Furthermore, the appointment of the 9th judge will test whether Trump really wants to be the “President of all Americans”, as he has declared immediately after winning the elections; it would be, indeed, extremely problematic if the highest judicial Court of US legal system enforced and gave legitimacy only to a narrow moral and political perspective, leaving no room for the many others that coexist in American society.

However, the uncompromising political tone usually adopted by Trump makes clear that the margin for moderate choices is quite tight; moreover, from Trump’s latest declarations on the issue, it seems that hard times are coming for all those who support a constitutional jurisprudence aimed at fostering pluralism, at encouraging the respect for differences and at protecting minorities.

In October, during the third presidential debate Trump said that “the justices that I’m going to appoint will be pro-life” and that “they will interpret the Constitution the way the founders wanted it interpreted”, somehow blinking the eye to the Theocon right.

In addition, it has to be emphasized that, during his mandate, Trump will probably have to deal with other vacancies in the Supreme Court: judge Ginsburg and judge Kennedy are already in their 80s while judge Breyer is approaching the eight-decade mark, and it is likely that they will retire from their duties.

Therefore, Trump will benefit from the opportunity to impose a marked shift of the ideological balance of the nation’s highest court for the next several decades; neither Trump’s political program nor the composition of his electoral base suggest he might be inclined to any compromise with moderates.

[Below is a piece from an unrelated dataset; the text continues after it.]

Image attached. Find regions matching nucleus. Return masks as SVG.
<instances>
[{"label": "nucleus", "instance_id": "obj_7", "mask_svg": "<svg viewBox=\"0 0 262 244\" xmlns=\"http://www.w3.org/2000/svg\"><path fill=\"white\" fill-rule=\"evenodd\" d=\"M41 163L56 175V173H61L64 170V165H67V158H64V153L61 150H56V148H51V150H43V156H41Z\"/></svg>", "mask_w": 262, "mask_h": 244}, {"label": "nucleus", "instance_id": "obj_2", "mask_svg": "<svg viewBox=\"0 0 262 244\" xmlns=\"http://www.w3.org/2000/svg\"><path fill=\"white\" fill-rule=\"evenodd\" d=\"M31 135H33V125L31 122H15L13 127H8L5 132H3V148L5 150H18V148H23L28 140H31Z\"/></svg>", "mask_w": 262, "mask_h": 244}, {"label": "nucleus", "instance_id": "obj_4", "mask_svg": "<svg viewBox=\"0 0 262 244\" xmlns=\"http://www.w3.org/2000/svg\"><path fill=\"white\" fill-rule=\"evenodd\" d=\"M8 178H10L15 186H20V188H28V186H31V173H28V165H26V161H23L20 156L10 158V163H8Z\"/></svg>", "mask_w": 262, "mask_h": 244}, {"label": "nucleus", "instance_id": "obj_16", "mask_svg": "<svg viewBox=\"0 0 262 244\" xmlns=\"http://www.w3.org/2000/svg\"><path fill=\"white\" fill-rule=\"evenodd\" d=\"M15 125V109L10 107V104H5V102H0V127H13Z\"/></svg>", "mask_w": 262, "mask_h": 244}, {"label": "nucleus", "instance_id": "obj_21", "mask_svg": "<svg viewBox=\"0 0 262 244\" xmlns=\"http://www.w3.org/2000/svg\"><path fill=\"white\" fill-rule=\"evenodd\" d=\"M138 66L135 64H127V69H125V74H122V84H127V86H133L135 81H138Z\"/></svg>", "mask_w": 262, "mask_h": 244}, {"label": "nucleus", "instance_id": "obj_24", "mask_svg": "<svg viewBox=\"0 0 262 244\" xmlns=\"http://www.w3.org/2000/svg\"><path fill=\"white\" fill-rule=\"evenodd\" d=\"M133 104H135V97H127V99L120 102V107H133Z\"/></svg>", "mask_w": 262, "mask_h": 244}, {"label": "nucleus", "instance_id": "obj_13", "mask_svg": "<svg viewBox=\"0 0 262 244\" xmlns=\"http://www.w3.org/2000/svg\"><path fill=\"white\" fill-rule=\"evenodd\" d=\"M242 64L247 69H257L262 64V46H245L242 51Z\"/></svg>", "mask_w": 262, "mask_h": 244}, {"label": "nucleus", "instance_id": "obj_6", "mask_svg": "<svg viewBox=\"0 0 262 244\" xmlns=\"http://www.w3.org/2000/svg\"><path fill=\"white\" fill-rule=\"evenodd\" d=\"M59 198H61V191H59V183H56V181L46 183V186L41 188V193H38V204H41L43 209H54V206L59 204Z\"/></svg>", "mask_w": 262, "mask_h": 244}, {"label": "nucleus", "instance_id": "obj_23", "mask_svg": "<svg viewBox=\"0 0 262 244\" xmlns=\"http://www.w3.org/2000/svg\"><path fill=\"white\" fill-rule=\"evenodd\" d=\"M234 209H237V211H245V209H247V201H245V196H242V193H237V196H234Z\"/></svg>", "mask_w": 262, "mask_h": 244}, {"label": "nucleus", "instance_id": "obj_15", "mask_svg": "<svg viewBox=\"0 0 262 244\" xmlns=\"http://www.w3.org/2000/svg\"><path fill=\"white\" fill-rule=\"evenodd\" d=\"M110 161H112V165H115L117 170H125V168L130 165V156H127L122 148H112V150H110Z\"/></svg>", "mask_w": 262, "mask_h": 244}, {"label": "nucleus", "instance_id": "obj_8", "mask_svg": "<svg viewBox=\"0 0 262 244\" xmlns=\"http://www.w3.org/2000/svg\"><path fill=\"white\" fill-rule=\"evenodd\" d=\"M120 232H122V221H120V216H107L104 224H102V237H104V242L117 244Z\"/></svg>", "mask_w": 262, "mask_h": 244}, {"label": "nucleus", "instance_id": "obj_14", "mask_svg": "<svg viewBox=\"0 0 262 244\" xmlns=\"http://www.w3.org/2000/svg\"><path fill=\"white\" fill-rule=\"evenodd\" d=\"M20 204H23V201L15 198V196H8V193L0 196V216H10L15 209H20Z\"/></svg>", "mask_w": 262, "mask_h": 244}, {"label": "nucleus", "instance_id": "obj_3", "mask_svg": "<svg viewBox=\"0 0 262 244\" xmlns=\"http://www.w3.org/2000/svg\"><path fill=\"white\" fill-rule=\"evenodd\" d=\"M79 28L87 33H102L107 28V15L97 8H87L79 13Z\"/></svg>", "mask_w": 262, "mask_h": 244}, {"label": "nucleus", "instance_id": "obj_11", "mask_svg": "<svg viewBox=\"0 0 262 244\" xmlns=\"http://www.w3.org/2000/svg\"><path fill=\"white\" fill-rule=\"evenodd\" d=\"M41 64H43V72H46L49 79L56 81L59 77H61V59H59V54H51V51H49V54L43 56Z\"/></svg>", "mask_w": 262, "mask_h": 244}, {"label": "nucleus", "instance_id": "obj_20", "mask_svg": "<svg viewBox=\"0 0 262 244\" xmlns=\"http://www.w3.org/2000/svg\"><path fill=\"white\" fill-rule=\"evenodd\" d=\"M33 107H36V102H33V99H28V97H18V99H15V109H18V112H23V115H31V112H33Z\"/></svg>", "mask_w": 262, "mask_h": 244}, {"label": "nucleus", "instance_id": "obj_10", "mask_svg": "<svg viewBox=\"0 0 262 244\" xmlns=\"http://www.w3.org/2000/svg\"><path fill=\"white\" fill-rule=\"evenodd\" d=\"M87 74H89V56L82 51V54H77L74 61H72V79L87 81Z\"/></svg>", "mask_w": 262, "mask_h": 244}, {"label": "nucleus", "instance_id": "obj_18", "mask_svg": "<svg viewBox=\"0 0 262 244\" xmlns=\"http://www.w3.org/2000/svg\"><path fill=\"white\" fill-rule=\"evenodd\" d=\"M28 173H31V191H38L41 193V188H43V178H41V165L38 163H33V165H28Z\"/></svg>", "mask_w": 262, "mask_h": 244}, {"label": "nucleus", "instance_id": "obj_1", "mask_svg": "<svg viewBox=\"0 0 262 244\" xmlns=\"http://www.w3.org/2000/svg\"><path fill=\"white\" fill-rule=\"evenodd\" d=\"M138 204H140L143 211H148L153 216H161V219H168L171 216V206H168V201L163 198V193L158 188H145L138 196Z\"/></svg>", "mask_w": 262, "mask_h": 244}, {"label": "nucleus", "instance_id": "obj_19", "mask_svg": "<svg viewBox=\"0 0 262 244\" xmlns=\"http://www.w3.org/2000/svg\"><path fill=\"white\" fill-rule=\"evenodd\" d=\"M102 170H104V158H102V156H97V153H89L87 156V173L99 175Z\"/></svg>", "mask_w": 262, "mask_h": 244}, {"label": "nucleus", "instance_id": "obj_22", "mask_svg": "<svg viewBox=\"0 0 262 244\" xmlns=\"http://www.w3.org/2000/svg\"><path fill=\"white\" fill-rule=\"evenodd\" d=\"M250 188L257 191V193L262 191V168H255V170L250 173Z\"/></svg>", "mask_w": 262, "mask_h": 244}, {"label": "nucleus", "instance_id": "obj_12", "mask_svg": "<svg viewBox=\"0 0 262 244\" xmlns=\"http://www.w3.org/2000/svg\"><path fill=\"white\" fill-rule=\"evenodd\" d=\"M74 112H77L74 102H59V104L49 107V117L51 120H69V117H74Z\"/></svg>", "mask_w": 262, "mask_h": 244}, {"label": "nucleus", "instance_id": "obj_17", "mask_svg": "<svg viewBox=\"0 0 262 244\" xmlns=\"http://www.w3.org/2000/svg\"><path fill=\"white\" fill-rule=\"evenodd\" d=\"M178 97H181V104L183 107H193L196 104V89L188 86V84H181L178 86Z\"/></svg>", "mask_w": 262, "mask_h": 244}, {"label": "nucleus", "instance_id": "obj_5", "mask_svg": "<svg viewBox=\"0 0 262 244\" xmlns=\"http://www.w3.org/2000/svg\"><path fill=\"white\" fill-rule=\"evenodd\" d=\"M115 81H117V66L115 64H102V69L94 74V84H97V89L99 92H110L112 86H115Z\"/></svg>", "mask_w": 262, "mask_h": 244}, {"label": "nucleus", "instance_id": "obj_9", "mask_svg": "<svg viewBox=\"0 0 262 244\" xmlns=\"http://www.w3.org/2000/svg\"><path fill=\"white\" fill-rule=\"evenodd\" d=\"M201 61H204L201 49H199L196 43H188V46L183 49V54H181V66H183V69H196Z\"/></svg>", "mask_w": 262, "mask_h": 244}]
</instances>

In conclusion, it seems that, in the nearest future, the Supreme Court will be marked by the hyper-partisanship already pervading US society and that its decisions will deeply alter the actual jurisprudence on civil and social rights, provoking continuous and harsh outcries from the large part of society that will probably go unheard.

Silvia Falcetta received Ph.D. in Sociology of Law from the Department of Legal Studies, “C. Beccaria” at State University of Milan in 2016. Her field of research deals with judicial interpretation and human rights and with the impact of judges ‘legal culture on their final outcome.